Reproduce every line of the following material verbatim, preserving its order, line breaks, spacing and punctuation.

DATA.
+++
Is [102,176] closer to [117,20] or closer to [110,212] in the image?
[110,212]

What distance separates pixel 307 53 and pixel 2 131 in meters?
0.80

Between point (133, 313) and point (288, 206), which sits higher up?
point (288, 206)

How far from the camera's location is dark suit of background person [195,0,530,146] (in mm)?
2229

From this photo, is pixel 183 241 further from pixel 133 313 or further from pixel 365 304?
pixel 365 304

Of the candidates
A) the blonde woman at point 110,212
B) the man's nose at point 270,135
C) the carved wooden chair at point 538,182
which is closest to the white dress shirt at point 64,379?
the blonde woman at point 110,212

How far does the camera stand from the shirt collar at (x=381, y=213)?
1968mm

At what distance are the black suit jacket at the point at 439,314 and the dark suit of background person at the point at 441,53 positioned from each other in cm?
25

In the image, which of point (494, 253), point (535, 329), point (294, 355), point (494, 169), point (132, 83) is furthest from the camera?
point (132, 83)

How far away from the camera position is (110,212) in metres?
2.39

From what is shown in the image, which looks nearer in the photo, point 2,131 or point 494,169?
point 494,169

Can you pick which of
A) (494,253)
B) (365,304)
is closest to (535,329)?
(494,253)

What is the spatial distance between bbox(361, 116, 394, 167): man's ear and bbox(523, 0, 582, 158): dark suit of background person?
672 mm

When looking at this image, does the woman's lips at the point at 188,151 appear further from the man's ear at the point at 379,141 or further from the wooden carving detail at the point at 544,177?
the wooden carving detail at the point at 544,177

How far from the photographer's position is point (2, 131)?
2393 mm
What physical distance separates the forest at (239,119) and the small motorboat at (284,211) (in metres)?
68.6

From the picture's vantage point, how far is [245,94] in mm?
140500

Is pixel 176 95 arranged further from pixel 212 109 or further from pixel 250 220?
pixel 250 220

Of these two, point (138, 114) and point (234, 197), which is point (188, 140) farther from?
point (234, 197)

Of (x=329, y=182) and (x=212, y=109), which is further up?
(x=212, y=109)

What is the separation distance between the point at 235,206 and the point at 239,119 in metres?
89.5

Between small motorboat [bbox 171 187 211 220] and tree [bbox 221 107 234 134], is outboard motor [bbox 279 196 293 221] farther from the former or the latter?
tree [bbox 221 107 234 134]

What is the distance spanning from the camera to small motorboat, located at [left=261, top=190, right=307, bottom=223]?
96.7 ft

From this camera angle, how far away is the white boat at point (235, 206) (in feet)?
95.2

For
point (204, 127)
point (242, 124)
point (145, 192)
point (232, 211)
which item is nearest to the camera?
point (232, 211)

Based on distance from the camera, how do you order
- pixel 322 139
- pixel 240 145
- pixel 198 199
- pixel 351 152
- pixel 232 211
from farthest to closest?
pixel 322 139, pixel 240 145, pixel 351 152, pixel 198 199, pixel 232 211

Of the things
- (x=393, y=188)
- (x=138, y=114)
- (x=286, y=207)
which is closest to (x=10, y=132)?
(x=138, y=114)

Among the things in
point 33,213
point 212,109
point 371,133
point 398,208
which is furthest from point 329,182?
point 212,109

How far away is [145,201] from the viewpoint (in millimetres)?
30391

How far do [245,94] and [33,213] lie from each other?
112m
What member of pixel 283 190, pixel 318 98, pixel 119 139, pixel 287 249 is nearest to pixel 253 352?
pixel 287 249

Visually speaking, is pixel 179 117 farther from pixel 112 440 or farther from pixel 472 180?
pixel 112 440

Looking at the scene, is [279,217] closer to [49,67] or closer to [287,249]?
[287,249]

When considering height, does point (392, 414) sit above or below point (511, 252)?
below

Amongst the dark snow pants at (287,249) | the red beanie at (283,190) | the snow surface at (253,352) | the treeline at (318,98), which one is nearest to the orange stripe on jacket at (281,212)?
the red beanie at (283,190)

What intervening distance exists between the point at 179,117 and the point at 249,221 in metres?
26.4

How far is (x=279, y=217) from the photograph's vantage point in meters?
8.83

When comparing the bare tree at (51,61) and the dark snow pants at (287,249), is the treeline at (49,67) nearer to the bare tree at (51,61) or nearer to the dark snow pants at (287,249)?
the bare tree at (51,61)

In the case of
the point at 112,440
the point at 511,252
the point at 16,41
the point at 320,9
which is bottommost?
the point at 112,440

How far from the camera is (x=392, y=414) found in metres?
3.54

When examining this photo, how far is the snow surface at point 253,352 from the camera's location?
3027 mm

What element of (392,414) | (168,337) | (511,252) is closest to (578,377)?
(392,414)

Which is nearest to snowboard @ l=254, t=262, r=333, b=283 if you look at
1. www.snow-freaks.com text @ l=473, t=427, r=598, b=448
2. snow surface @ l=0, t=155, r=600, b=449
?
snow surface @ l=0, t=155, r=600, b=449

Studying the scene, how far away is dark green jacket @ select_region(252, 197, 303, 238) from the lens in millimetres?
+++
ANSWER.
Is [102,176] closer to [117,20] or closer to [110,212] in the image?
[110,212]

What distance separates pixel 307 53 and pixel 2 131 in meters?
0.80

Between point (133, 313) and point (288, 206), which sits higher up?
point (288, 206)

How far from the camera's location is dark suit of background person [195,0,530,146] (in mm)?
2229

From this photo, is pixel 183 241 further from pixel 133 313 or further from pixel 365 304?
pixel 365 304

Of the candidates
A) the blonde woman at point 110,212
B) the man's nose at point 270,135
C) the carved wooden chair at point 538,182
which is closest to the white dress shirt at point 64,379?
the blonde woman at point 110,212

How far does the camera stand from the shirt collar at (x=381, y=213)?
1968mm

At what distance are the black suit jacket at the point at 439,314 and the dark suit of background person at the point at 441,53 positioned from each other in cm?
25

In the image, which of point (494, 253), point (535, 329), point (294, 355), point (494, 169), point (132, 83) is furthest from the camera?
point (132, 83)

How far away from the camera position is (110,212) in metres?
2.39

From what is shown in the image, which looks nearer in the photo, point 2,131 or point 494,169?
point 494,169

Can you pick which of
A) (494,253)
B) (365,304)
is closest to (535,329)?
(494,253)

What is the spatial distance between bbox(361, 116, 394, 167): man's ear and bbox(523, 0, 582, 158): dark suit of background person?
672 mm

When looking at this image, does the woman's lips at the point at 188,151 appear further from the man's ear at the point at 379,141 or further from the wooden carving detail at the point at 544,177?
the wooden carving detail at the point at 544,177

How far from the photographer's position is point (2, 131)?
2393 mm
What physical distance separates the forest at (239,119) and the small motorboat at (284,211) (in metres)?
68.6

From the picture's vantage point, how far is [245,94] in mm?
140500

Is pixel 176 95 arranged further from pixel 212 109 or further from pixel 250 220?
pixel 250 220

Of these two, point (138, 114) and point (234, 197), which is point (188, 140) farther from?
point (234, 197)

Of (x=329, y=182) and (x=212, y=109), which is further up?
(x=212, y=109)

What is the separation distance between the point at 235,206 and the point at 239,119 in metres?
89.5

Between small motorboat [bbox 171 187 211 220] and tree [bbox 221 107 234 134], is outboard motor [bbox 279 196 293 221] farther from the former or the latter?
tree [bbox 221 107 234 134]

What is the distance spanning from the camera to small motorboat, located at [left=261, top=190, right=307, bottom=223]?
96.7 ft

From this camera angle, how far away is the white boat at point (235, 206) (in feet)?
95.2

For
point (204, 127)
point (242, 124)
point (145, 192)
point (232, 211)
which item is nearest to the camera?
point (232, 211)

Based on distance from the camera, how do you order
- pixel 322 139
- pixel 240 145
- pixel 198 199
- pixel 351 152
- pixel 232 211
from farthest to closest?
pixel 322 139, pixel 240 145, pixel 351 152, pixel 198 199, pixel 232 211

Of the things
- (x=393, y=188)
- (x=138, y=114)
- (x=286, y=207)
which is closest to (x=10, y=132)?
(x=138, y=114)

Among the things in
point 33,213
point 212,109
point 371,133
point 398,208
which is furthest from point 329,182?
point 212,109

How far away is [145,201] from the viewpoint (in millimetres)?
30391

How far do [245,94] and [33,213] lie from each other?
112m
What member of pixel 283 190, pixel 318 98, pixel 119 139, pixel 287 249 is nearest to pixel 253 352?
pixel 287 249

Visually speaking, is pixel 179 117 farther from pixel 112 440 or farther from pixel 472 180?
pixel 112 440

Looking at the scene, is [279,217] closer to [49,67] or closer to [287,249]?
[287,249]

When considering height, does point (392, 414) sit above or below point (511, 252)?
below

Amongst the dark snow pants at (287,249) | the red beanie at (283,190) | the snow surface at (253,352) | the treeline at (318,98), which one is nearest to the orange stripe on jacket at (281,212)?
the red beanie at (283,190)

What intervening distance exists between the point at 179,117 and the point at 249,221 in metres?
26.4

How far is (x=279, y=217) from the photograph's vantage point in meters?
8.83

When comparing the bare tree at (51,61) and the dark snow pants at (287,249), is the treeline at (49,67) nearer to the bare tree at (51,61) or nearer to the dark snow pants at (287,249)?
the bare tree at (51,61)

In the case of
the point at 112,440
the point at 511,252
the point at 16,41
the point at 320,9
which is bottommost?
the point at 112,440

How far from the camera is (x=392, y=414) found in metres?
3.54

When examining this photo, how far is the snow surface at point 253,352 from the camera's location?
3027 mm

What element of (392,414) | (168,337) | (511,252) is closest to (578,377)?
(392,414)

Which is nearest to snowboard @ l=254, t=262, r=333, b=283 if you look at
1. www.snow-freaks.com text @ l=473, t=427, r=598, b=448
2. snow surface @ l=0, t=155, r=600, b=449
?
snow surface @ l=0, t=155, r=600, b=449

Studying the scene, how far away is dark green jacket @ select_region(252, 197, 303, 238) from the lens in millimetres?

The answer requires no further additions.